Or something like that.  The expected answer is 'yup', as you had it before, but it draws more attention if it seems like the response is going onto some other tangent.  And it seems to me that the Major had a habit of answering questions this way in the anime, as well, so you'd be keeping it truer to form. 
Hopefully that helps.


----------



## Shouden (Aug 27, 2008)

Thanks, guys. It does help. I am going to probably do some major (no puns intended or wanted here) editing today or tomorrow. I will post the revised version once it is edited, an then I will try to finish the story and post it to FA for all to enjoy.


----------



## kitreshawn (Aug 27, 2008)

Eh, now I have had a chance to look at my journals and it isn't there, so maybe I did it in the forums instead.

Basically there were only several points.  First was that you should use the words Said, Asked, Told, and Answered almost exclusively (like 90-95% of the time).  More specific words like "growled" or "hissed" or "shouted" should be avoided for the most part.  Your dialogue should be able to convey how they are saying what they are saying if you are doing a good job.

Also be careful of words like "hissed".  Make sure it is possible to hiss something before you say someone hissed it.  For example, it is impossible to hiss the question "Really?"

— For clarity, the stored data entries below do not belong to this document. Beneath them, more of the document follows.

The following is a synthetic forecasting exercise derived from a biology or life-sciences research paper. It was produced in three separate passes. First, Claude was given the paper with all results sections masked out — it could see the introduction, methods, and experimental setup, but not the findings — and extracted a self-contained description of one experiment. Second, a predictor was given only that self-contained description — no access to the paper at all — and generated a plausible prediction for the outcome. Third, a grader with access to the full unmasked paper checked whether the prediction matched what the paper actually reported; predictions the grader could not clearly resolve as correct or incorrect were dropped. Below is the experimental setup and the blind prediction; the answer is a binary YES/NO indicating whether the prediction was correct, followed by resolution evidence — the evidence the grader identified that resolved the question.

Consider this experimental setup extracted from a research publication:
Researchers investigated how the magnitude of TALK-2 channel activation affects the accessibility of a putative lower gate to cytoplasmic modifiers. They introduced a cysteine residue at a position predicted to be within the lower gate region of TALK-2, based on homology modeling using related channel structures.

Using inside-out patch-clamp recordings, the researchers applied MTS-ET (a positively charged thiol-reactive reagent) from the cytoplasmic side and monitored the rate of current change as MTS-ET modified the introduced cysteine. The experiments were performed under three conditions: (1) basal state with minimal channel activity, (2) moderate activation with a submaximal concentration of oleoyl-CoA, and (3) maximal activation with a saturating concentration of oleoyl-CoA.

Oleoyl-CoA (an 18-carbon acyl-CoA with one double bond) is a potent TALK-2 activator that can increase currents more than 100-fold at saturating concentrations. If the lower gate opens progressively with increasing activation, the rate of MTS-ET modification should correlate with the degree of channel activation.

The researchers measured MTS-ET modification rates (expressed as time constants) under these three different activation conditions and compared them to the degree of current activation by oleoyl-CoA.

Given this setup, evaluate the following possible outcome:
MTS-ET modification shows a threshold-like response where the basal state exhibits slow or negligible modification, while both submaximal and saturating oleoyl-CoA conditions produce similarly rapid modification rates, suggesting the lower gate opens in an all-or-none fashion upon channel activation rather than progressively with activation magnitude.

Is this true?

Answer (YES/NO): NO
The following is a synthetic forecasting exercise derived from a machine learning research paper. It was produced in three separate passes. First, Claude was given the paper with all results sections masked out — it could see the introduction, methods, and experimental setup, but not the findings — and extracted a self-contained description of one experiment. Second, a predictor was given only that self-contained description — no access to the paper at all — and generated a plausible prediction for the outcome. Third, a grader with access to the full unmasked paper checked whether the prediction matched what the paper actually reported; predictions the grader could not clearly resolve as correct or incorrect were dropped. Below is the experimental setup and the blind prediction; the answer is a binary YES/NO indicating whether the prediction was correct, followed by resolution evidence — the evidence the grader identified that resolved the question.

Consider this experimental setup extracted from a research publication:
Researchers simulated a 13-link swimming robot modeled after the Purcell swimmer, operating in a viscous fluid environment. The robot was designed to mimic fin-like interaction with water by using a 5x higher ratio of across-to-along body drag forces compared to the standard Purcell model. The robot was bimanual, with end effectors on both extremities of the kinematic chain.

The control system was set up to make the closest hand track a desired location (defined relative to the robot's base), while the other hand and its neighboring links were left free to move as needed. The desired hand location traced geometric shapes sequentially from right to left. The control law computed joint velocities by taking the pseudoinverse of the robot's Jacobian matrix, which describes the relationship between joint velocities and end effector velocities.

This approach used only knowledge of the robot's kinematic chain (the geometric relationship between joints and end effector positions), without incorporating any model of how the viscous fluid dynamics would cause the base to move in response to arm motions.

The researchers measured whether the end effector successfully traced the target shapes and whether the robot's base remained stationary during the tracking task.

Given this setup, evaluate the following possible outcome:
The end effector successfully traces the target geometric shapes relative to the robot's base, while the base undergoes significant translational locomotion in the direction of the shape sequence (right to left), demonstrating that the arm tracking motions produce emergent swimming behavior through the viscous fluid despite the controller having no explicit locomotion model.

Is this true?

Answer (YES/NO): NO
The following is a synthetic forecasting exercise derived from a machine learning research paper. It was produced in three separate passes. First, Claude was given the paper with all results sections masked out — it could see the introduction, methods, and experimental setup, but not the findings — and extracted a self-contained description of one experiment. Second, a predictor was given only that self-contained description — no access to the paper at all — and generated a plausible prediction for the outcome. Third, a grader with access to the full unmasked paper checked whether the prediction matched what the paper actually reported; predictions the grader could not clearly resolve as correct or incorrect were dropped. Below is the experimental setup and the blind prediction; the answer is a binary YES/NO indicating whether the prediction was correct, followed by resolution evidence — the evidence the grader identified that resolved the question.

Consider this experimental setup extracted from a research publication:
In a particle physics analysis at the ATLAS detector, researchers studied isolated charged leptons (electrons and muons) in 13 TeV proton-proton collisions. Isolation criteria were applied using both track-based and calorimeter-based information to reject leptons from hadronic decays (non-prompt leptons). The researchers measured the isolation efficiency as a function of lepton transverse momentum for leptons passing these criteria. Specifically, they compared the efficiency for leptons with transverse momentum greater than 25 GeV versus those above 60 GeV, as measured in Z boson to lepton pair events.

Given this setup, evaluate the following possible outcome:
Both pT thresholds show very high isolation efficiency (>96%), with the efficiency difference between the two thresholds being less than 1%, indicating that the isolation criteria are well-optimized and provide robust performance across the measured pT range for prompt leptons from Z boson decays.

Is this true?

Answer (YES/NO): NO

There are many other ways to sign post who is saying what as well.  Have them do something then put their dialogue in:

The major picked up her gun.  "We'd better get going."

Done like this people naturally assume that the major said it (and correctly so).

Also you can put names in dialogue, which makes it very clear who is talking if only 2 characters are present.

Finally, be sure to break up dialogue with actions from time to time, and have about 1 non-dialogue paragraph every page or so for especially long exchanges.  This gives the reader a break, gives the sense that the story is moving forward in other ways other than conversation, and also gives you a chance to ensure the reader knows who is doing (and saying) what.


----------



## foozzzball (Aug 27, 2008)

Dialogue is your brick and mortar. Conversation is _important_. How the heck do you 'not even read stories like that'? Reading is, in one sense, far more important for a writer than actually writing.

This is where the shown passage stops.